• Requirements: Quote the records below word for word, starting at the line that has "Time of clock at [250,436,536,826]: 2:40" and stopping after the line that has "Time of clock at [98,72,462,358]: 10:07". Leave the pictures out of your answer.

• Dataset content:
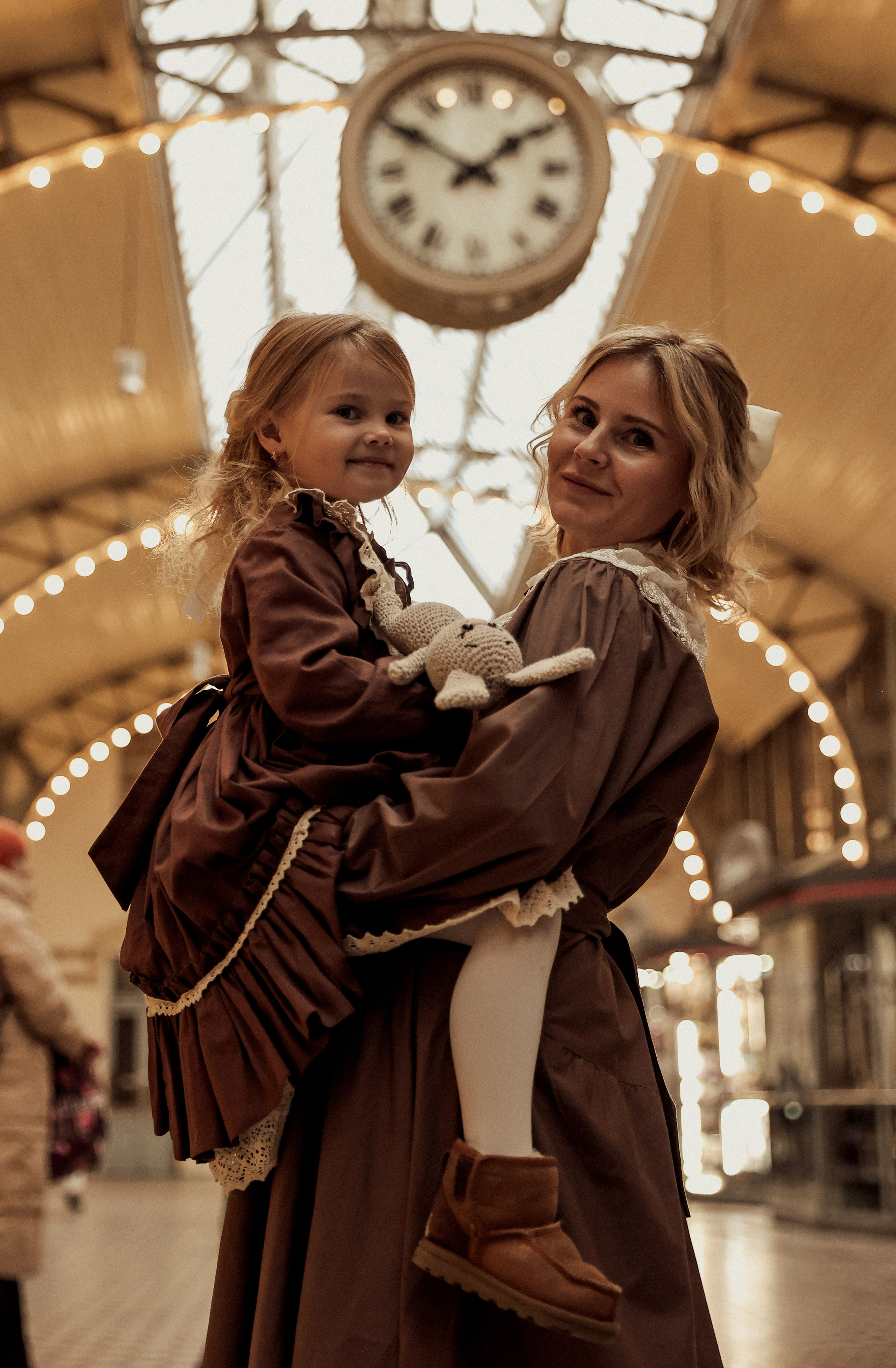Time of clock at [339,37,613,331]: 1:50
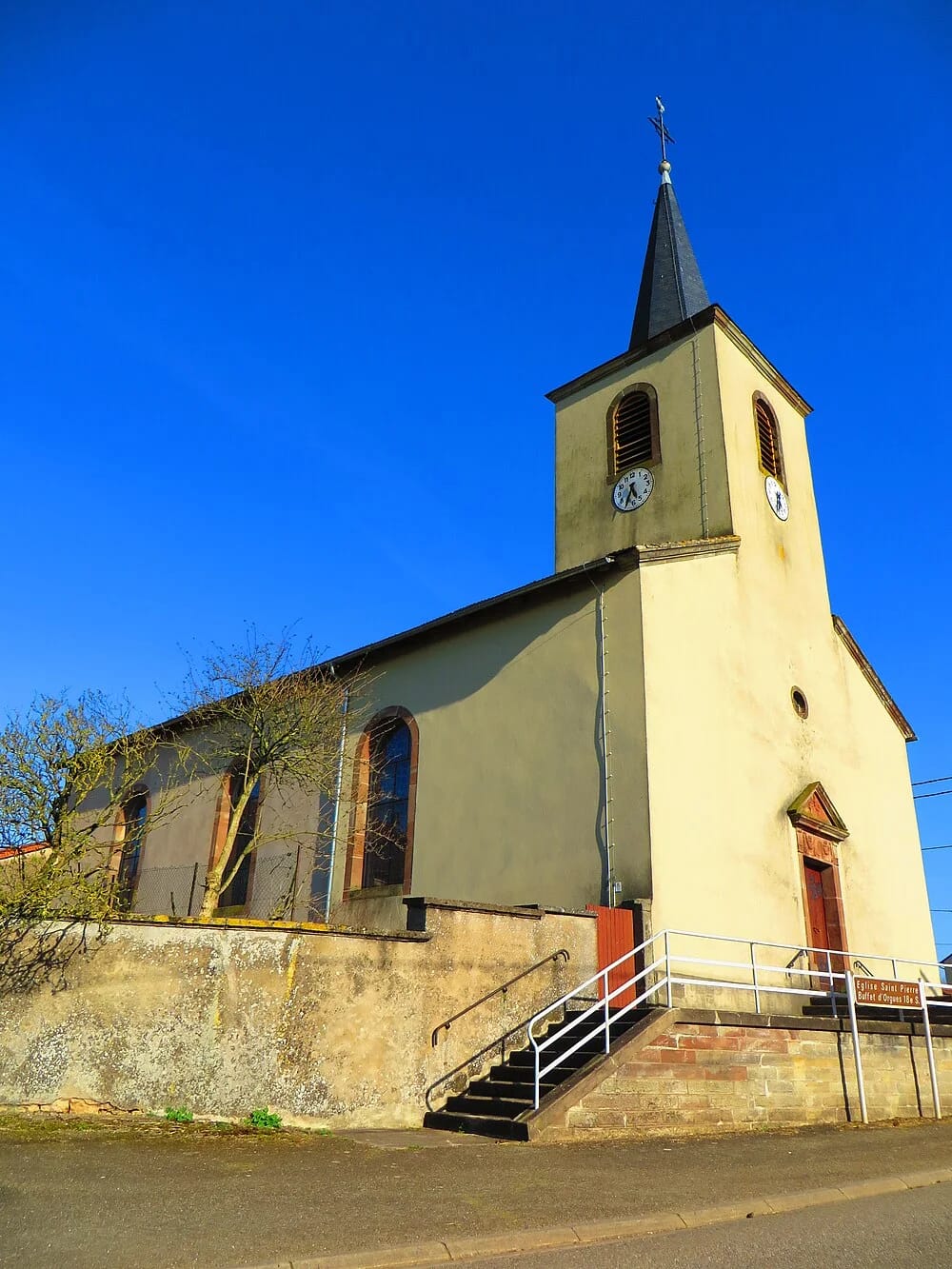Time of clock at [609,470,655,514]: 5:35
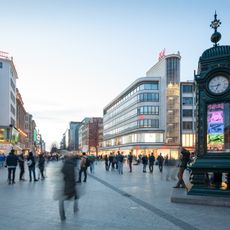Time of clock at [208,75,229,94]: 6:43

--

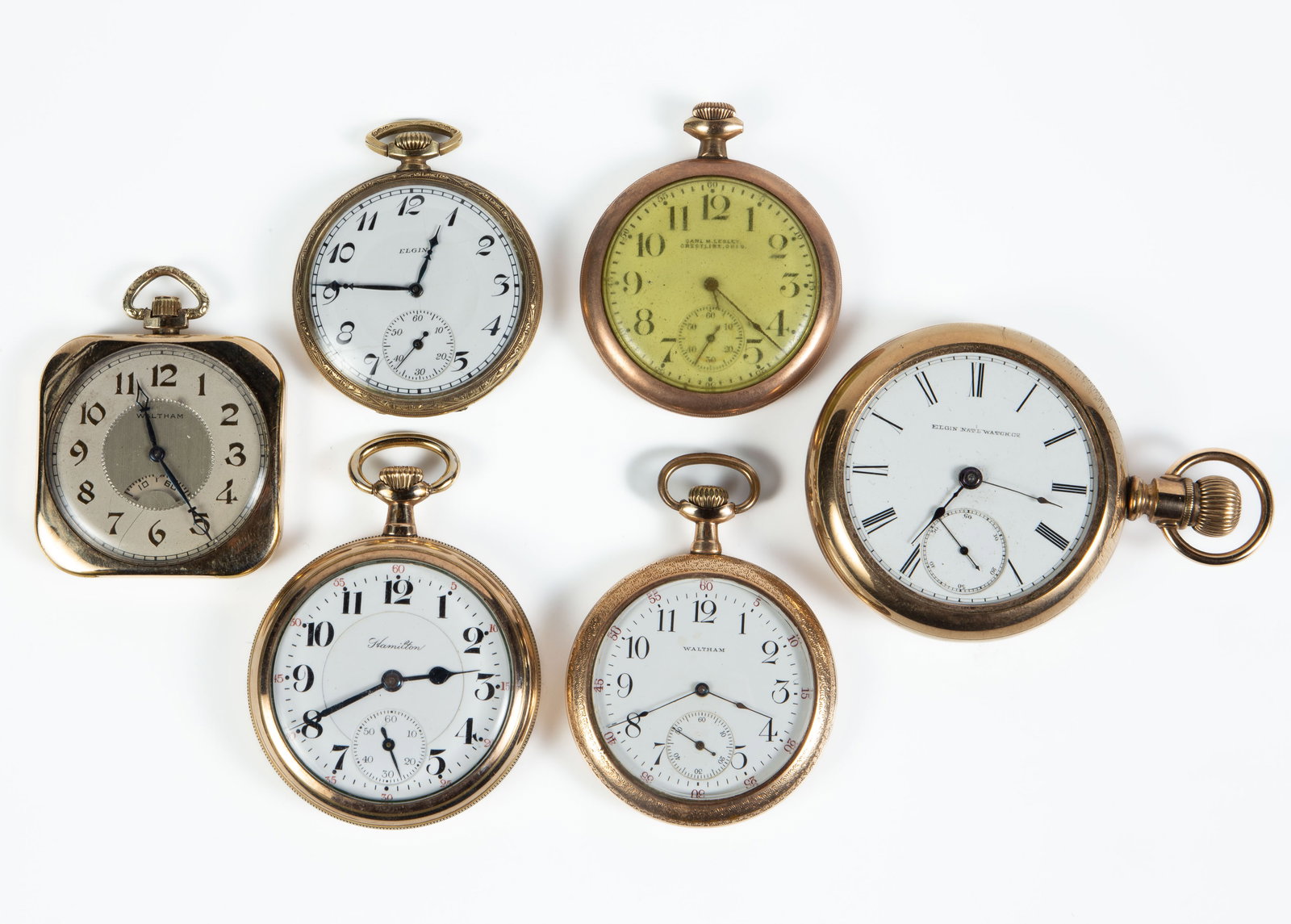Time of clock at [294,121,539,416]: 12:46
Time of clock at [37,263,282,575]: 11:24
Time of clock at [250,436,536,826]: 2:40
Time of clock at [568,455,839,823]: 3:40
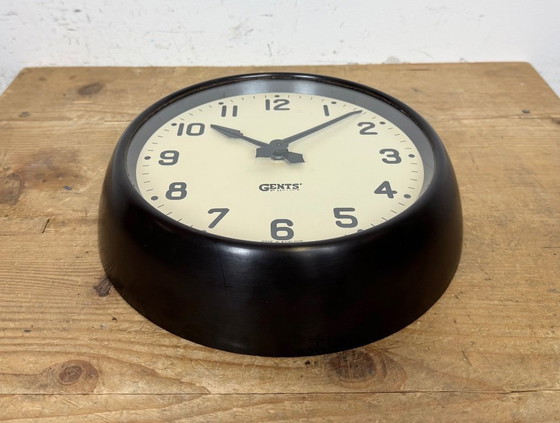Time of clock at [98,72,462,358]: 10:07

• Solution:
Time of clock at [250,436,536,826]: 2:40
Time of clock at [568,455,839,823]: 3:40
Time of clock at [98,72,462,358]: 10:07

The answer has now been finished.